*Provided entries:*

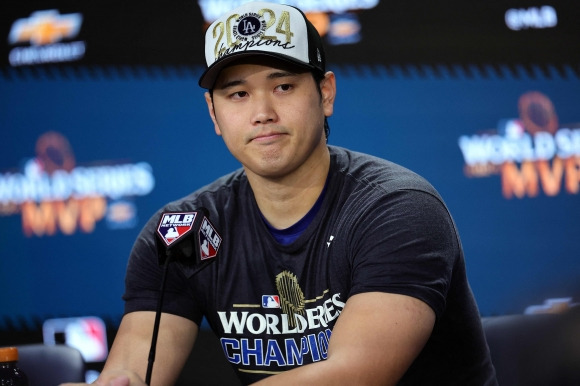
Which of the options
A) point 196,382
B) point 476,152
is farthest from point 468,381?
point 196,382

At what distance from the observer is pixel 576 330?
1.80m

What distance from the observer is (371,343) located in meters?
1.46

*Aim of the exercise:*
Exactly reproduce the lines that run from the line with "At what distance" through the last line of the records, inclusive.

*Answer to the problem:*
At what distance from the observer is pixel 576 330?
1.80m

What distance from the observer is (371,343) located in meters?
1.46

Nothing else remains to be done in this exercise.